Q: Will antibodies my lab is already using for fluorescent or chromogenic IHC work in IBEX?
A: Fundamentally, IBEX as a technique that works much in the same way as single antibody panels or single marker IF/IHC. If you’re already successfully using an antibody clone on a sample of interest, it is likely that clone will have utility in IBEX. It is expected some optimization and testing of different antibody fluorophore conjugates will be required to find a suitable format; however, legacy microscopy techniques like chromogenic IHC on fixed or frozen tissue is an excellent place to start looking for useful antibodies.

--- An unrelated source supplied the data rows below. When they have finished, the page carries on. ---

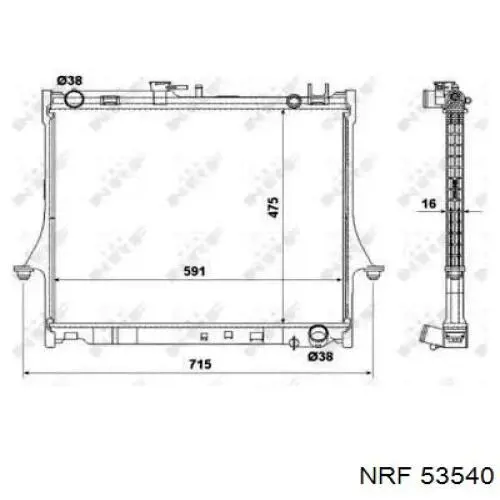 Купити 53540 NRF Радіатор двигуна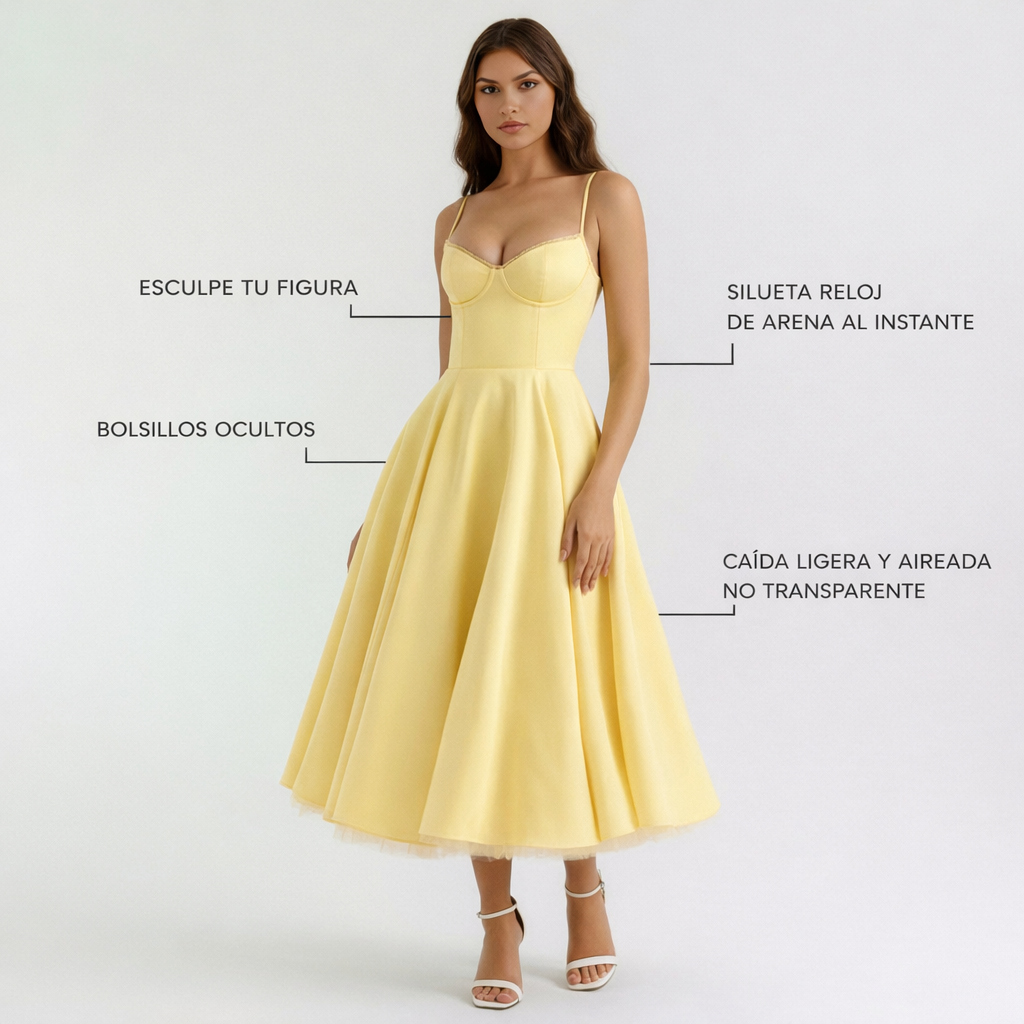 Selene™ | Buttergelbes Midikleid mit Tülllagen und geheimen Taschen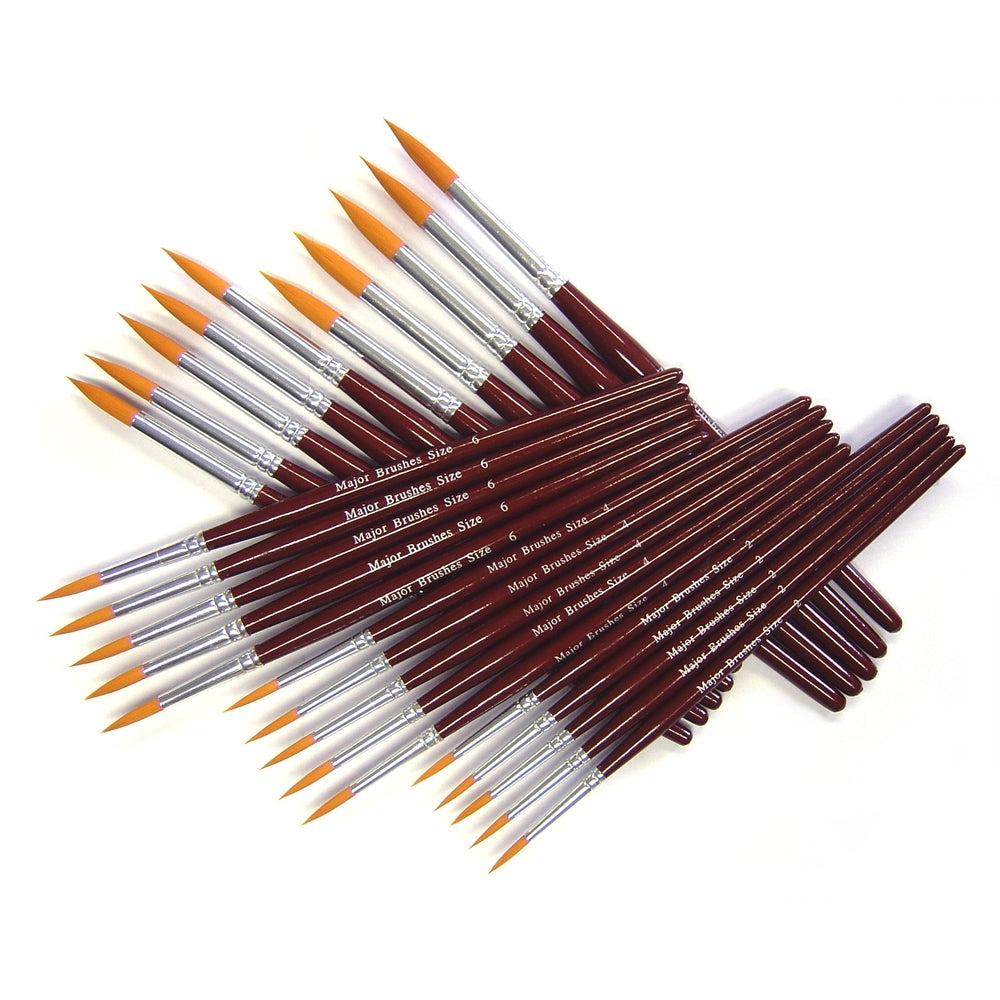 Pinceaux synthétiques rouges (lot/50)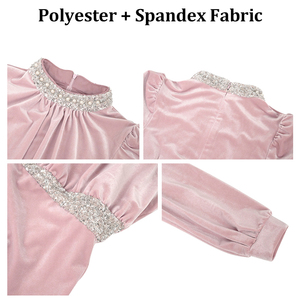 ZYHT 45076 Abito <span class=keywords><strong>da</strong></span> Sera Elegante di Lusso <span class=keywords><strong>da</strong></span> Donna in Velluto Rosa a Sirena con Maniche Lunghe Maxi per Feste di Matrimonio e Balli Formali - Product Image 2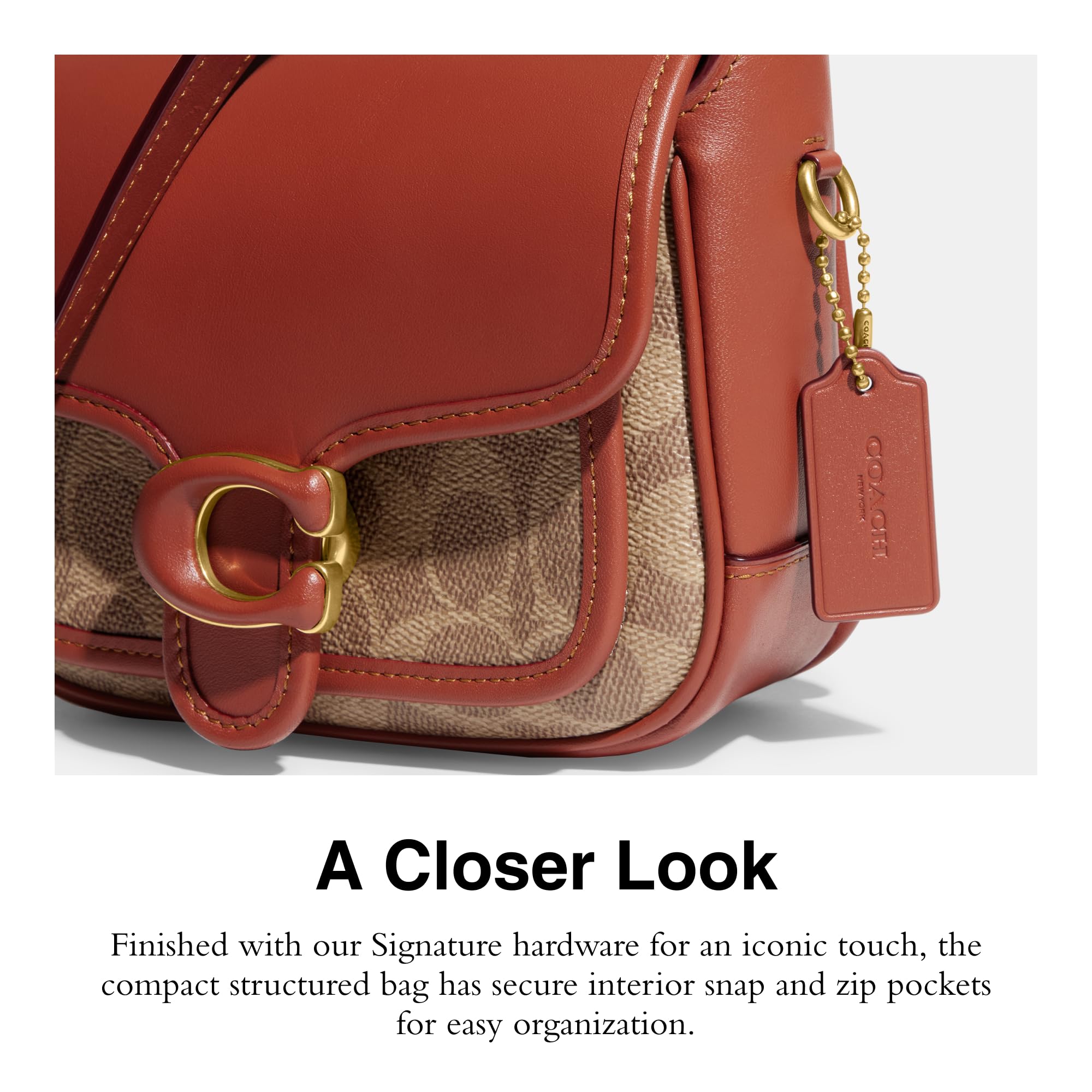 Coach Coated Canvas Signature Tabby Messenger 19, Tan Rust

Q: Are other fluorophores compatible with IBEX?
A: Over 18 fluorescent formats have been screened for use in IBEX, however, it is likely that other fluorophores are able to be rapidly bleached in IBEX. If a fluorophore format is already suitable for your imaging platform it can be tested for compatibility in IBEX.
Q: The same antibody works in one tissue type but not another. What is happening?
A: Differences in tissue properties may impact both the ability of an antibody to bind its target specifically and impact the ability of a specific fluorophore conjugate to overcome the background fluorescent signal in a given tissue. Secondary stains, as well as testing multiple fluorescent conjugates of the same clone, may help to troubleshoot challenging targets or tissues. Using a reference control tissue may also give confidence in the specificity of your staining.
Q: How can I be sure the staining I’m seeing in my tissue is real?
A: In general, best practices for validating an antibody in traditional chromogenic or fluorescent IHC are applicable to IBEX. Please reference the Nature Methods review on antibody based multiplexed imaging for resources on validating antibodies for IBEX.